Document excerpt section start

July 31, 2008 12:46AM
This new toolhead allow RepRap to manipulate surface mount components. If a milling head and solder paste dispenser could be added to RepRap then production of the required PCBs could be fully automated(except you'll still have to solder on the non SMT components).

How it works:
a small vacuum pump creates suction in the blunt tip needle to pick up SMT components and the gear motor rotates the component into the proper position.

6 20 mm M3 cap screws
3 35 mm M3 cap screws
1 10 mm M2 screw, or whatever screw will couple with the shaft on the GM3 gear motor
1 18 gauge blunt tip dispenser needle
1 magnetic rotary encoder and magnet retrofitted GM3 gear motor
1 meter of 4 mm diameter aquarium tubing $0.43
a low vacuum pump, possibly a reversed aquarium air pump

1. connect the part named pnpdisk2 to the motor drive shaft

2. stick the 4 mm aquarium tubing into the blunt tip dispenser needle and put this into the part called pnpdisk1

3. attach pnpdisk1 to pnpdisk2 with the 20 mm M3 cap screws
4. attach the magnetic rotary encoder to the part called pnpclamp with 20 mm M3 cap screws

5. attach gear motor to clamp with 35 mm M3 cap screws
6. attach clamp to x carriage
open | download - pnpdisk1.stl (248.8 KB)
open | download - pnpdisk2.stl (282.3 KB)
open | download - pnpclamp.zip (30.8 KB)
Re: Pick and Place toolhead, STL files included!
August 22, 2009 03:00PM
Did you ever see how a real industry grade pick and place robot works?
All the machines i've seen so far use some kind of camera where the toolhead moves over to measure the exact position of the part on the vacuum head before it gets placed onto the board. As far as i understood this is mainly needed for components that get delivered in tubes or trays, where the position of the component is not 100% guaranteed. For stuff that get delivered in belts, it depends on the type of belt, but usually the components have a little bit of play in the belt, so the camera is needed too. The only components i remember do not need a position feedback are the standard surface mount capacitors/resistors, as they are seated pretty tight in the belts.

Try to position a 0.5mm pitch circuit if it has a 0.5mm positional play when it gets picked up... you see the problem i'm referring to?

Document excerpt section end

■ **Work order**
From the forum thread on the pick-and-place toolhead, repeat word for word the stretch from "open | download - pnpdisk2.stl" through "place robot works?".

Data section start

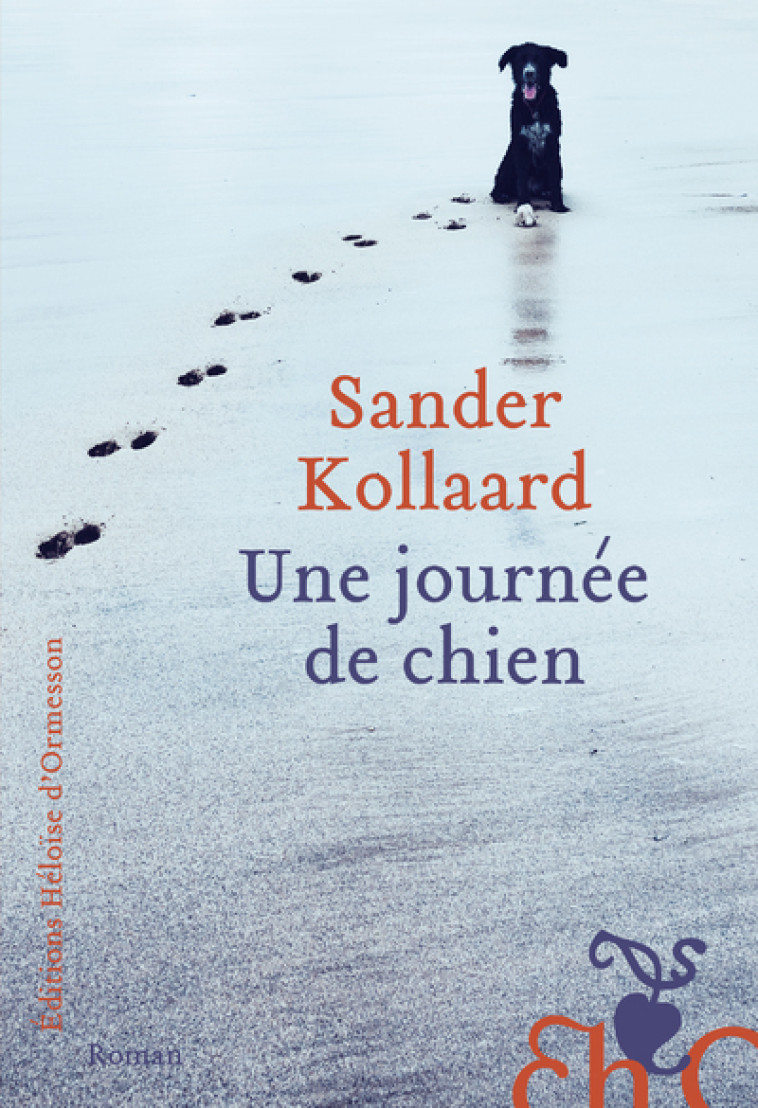 Une journee de chien - Sander Kollaard, Daniel Cunin - H D ORMESSON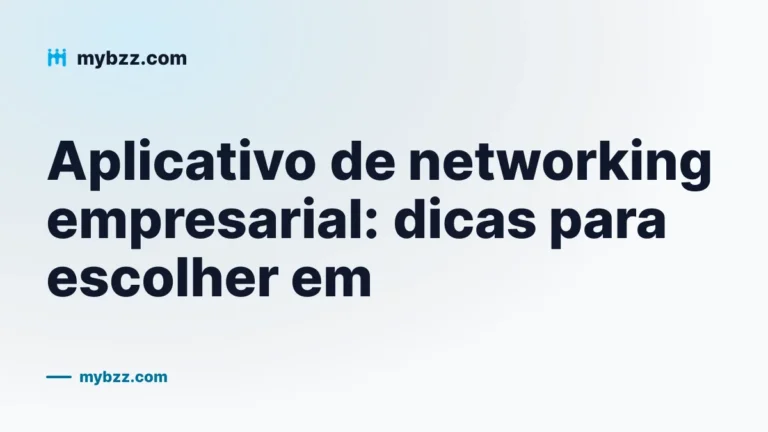 Aplicativo de networking empresarial: dicas para escolher em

Data section end

■ **Exercise answer**
open | download - pnpdisk2.stl (282.3 KB)
open | download - pnpclamp.zip (30.8 KB)
Re: Pick and Place toolhead, STL files included!
August 22, 2009 03:00PM
Did you ever see how a real industry grade pick and place robot works?